__Problems to work on__
[1] In the text on religion and organized violence, rewrite the passage from "The first assumption" up to and including "of those wars.", changing "peaceful" to "nonviolent".
[2] List each distinct word or phrase that the text on religion and organized violence puts in quotation marks.

__Document section__
::::

Religion and Organized Violence (3)

In our everyday usage, “war” is often a good word, or at least a neutral one; but we all know that “terrorism” is always a bad word. “Warriors” are often role models, but “terrorists” are never so.  Yet, when we look closer at the phenomena that these words are supposed to describe, we come to notice the many similarities they share, similarities that often blur the boundary between war and terrorism, between warriors and terrorists.  Both phenomena, after all, belong to the larger category of “organized violence.”

slide25There are two major assumptions that the supporters of war share with the supporters of terror.  Both “we” and “they” agree that (1) organized violence is justified under certain conditions, and (2) noncombatant casualties are acceptable under certain conditions.  The disagreement between warriors and terrorists is not on these two assumptions, but on their respective understandings of what counts as “certain conditions.”

The first assumption is fairly obvious; it is not just criminals and bad guys who believe in the legitimacy of organized violence under “certain conditions,” it is all of us.  We, the law-abiding and peaceful citizens of the modern nation-state, demonstrate in very concrete ways that we accept the possibility of war, the justification for at least some wars, and the probability of deaths and injuries caused to noncombatants during the course of those wars.

::::

__Supplied entries__
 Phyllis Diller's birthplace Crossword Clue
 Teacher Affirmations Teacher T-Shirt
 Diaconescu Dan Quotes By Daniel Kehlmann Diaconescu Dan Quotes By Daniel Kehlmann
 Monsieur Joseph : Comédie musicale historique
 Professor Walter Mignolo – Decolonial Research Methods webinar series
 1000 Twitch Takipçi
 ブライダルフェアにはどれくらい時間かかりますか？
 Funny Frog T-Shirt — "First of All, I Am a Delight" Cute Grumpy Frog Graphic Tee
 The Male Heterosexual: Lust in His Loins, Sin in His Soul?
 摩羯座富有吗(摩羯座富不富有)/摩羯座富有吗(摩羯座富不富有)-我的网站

::::

__Completed exercise__
[1]
The first assumption is fairly obvious; it is not just criminals and bad guys who believe in the legitimacy of organized violence under “certain conditions,” it is all of us.  We, the law-abiding and nonviolent citizens of the modern nation-state, demonstrate in very concrete ways that we accept the possibility of war, the justification for at least some wars, and the probability of deaths and injuries caused to noncombatants during the course of those wars.

[2]
- war
- terrorism
- Warriors
- terrorists
- organized violence
- we
- they
- certain conditions